-------- 原文抜粋 --------

前回から「メロディを演奏する、ということ」について書いています(前回の記事はこちら)。



もし情報の少ない単旋律の楽譜を手にした時、ただ左から右へと機械的に読み、音を並べるのではなく、自由な発想でイメージを膨らませ、生き生きと演奏しましょう、という内容を、譜例と音源を使って解説しました。
いつも文字ばっかりのこのブログにあれだけ豪華に楽譜や音源を作って掲載するなんてめったにないので(大変だから)ぜひ読んで下さいね。
それにしても「しょうもないメロディでも発想を膨らませれば演奏が楽しくなる」というテーマだったので、あんな稚拙なメロディがちょうど良かったのかもしれませんが、作曲なんてしたことないのであれが精一杯だったりします(笑)
ということで、続きです。


《お肉に例えると》
いきなりお肉ですいません。
最初に前回のお話を例えるなら、楽譜に書かれている音符の羅列=旋律というのは、「お肉」です。牛でも豚でも鶏でも構いませんが、お肉を美味しくいただくためには、塩やコショウ、タレなどの調味料や、生姜焼きにするとかの調理そのものが必要です。調理をするためにはフライパンや火そのものが必要ですし。そう考えると肉だけ単体だけでは、美味しく食べることは普通、できませんよね(高級な肉は知らないので何とも言えませんが)。
生で単体で食べても(何も調理をせずとも)美味しい肉があるかもしれませんが、それ相当の旋律だけで充分美しいというのは本当に限られていると思います(J.S.バッハの無伴奏チェロ組曲とかは別格なのでしょうねやはり)。ですから、調味料や調理器具=テンポやアーティキュレーション、フレーズ感など、様々な角度から旋律を音楽的に捉え、完成形をイメージし、演奏することが必要になってくるのです。

--------

原文抜粋の「もし情報の少ない単旋律の楽譜」から「とが必要になってくるのです。」までの部分を、「調味料」を「スパイス」に置き換えて書き直してください。

-------- データ部分 --------

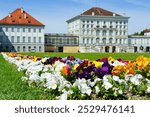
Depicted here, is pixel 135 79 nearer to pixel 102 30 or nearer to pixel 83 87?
pixel 83 87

--------

**記述解答:**
もし情報の少ない単旋律の楽譜を手にした時、ただ左から右へと機械的に読み、音を並べるのではなく、自由な発想でイメージを膨らませ、生き生きと演奏しましょう、という内容を、譜例と音源を使って解説しました。
いつも文字ばっかりのこのブログにあれだけ豪華に楽譜や音源を作って掲載するなんてめったにないので(大変だから)ぜひ読んで下さいね。
それにしても「しょうもないメロディでも発想を膨らませれば演奏が楽しくなる」というテーマだったので、あんな稚拙なメロディがちょうど良かったのかもしれませんが、作曲なんてしたことないのであれが精一杯だったりします(笑)
ということで、続きです。


《お肉に例えると》
いきなりお肉ですいません。
最初に前回のお話を例えるなら、楽譜に書かれている音符の羅列=旋律というのは、「お肉」です。牛でも豚でも鶏でも構いませんが、お肉を美味しくいただくためには、塩やコショウ、タレなどのスパイスや、生姜焼きにするとかの調理そのものが必要です。調理をするためにはフライパンや火そのものが必要ですし。そう考えると肉だけ単体だけでは、美味しく食べることは普通、できませんよね(高級な肉は知らないので何とも言えませんが)。
生で単体で食べても(何も調理をせずとも)美味しい肉があるかもしれませんが、それ相当の旋律だけで充分美しいというのは本当に限られていると思います(J.S.バッハの無伴奏チェロ組曲とかは別格なのでしょうねやはり)。ですから、スパイスや調理器具=テンポやアーティキュレーション、フレーズ感など、様々な角度から旋律を音楽的に捉え、完成形をイメージし、演奏することが必要になってくるのです。